SHORT TASK 1: List every setting that the page on running Dask in Jupyter Notebook in OOD says you can choose when configuring a session.

DOCUMENT SEGMENT:
Dask in Jupyter Notebook in OOD
Dask is a Python library for parallel and distributed computing.
Getting Started
You can run Dask in a Jupyter Notebook in OOD by going to the URL ood.hpc.nyu.edu in your browser and selecting DS-GA.1004 - Jupyter Dask
from the Interactive Apps
pull-down menu at the top of the page. Once you've used it and other interactive apps they'll show up on your home screen under the Recently Used Apps
header.
Be aware that when you start from Recently Used Apps
it will start with the same configuration that you used previously. If you'd like to configure your Dask session differently, you'll need to select it from the menu.
Configuration
You can select the Dask version, number of cores, amount of memory, root directory, number of hours, and optional Slurm options.
If you select to use /home
as your root directory be careful not to go over your quota. You can find your current usage with the myquota
command. Please see our Storage documentation for details about your storage options.
Dask with Jupyter Notebook running in OOD
After you hit the Launch
button you'll have to wait for the scheduler to find node(s) for you to run on:
Then you'll have a short wait for Dask itself to start up.
Once that happens you'll get one last page that will give you links to:
- open a terminal window on the compute node your Dask session is running on
- go to the directory associated with your Session ID that stores output, config and other related files for your session
Please click the Connect to Jupyter
button and a Jupyter window will open.

AVAILABLE RECORDS:
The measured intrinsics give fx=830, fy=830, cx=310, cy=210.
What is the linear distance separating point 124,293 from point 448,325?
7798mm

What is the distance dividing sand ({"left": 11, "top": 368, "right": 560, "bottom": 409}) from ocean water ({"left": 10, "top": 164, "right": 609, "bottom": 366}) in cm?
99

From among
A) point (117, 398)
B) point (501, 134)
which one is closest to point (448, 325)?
--
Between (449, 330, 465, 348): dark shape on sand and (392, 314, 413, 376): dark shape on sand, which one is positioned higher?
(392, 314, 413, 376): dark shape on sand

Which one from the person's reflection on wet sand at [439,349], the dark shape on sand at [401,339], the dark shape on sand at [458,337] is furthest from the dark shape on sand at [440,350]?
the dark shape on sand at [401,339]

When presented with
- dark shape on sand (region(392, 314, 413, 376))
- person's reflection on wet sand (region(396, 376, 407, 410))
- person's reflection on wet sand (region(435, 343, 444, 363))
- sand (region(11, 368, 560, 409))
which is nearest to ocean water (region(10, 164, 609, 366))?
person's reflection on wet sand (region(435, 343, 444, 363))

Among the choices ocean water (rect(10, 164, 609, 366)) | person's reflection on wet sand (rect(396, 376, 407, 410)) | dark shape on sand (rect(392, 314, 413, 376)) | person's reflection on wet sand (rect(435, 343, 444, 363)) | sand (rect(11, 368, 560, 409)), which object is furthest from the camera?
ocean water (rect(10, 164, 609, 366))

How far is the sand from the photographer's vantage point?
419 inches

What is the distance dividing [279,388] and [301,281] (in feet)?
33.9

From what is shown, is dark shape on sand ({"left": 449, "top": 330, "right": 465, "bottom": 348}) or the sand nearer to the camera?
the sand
--
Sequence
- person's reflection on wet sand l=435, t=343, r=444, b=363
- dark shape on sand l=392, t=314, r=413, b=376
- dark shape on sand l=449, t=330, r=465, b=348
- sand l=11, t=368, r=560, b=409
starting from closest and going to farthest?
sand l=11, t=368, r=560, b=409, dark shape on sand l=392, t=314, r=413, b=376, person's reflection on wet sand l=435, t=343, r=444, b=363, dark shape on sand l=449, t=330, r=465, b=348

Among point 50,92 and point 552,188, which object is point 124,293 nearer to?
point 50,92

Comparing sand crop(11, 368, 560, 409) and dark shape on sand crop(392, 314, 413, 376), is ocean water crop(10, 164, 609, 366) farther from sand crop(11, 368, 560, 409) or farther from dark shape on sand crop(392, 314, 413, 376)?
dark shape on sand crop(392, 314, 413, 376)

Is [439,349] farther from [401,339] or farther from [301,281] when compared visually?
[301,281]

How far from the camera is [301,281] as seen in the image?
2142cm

SHORT TASK 2: Identify each line of the entries that contains the word "farther".

TASK OUTPUT 1:
- Dask version
- number of cores
- amount of memory
- root directory
- number of hours
- optional Slurm options

TASK OUTPUT 2:
Comparing sand crop(11, 368, 560, 409) and dark shape on sand crop(392, 314, 413, 376), is ocean water crop(10, 164, 609, 366) farther from sand crop(11, 368, 560, 409) or farther from dark shape on sand crop(392, 314, 413, 376)?
Is [439,349] farther from [401,339] or farther from [301,281] when compared visually?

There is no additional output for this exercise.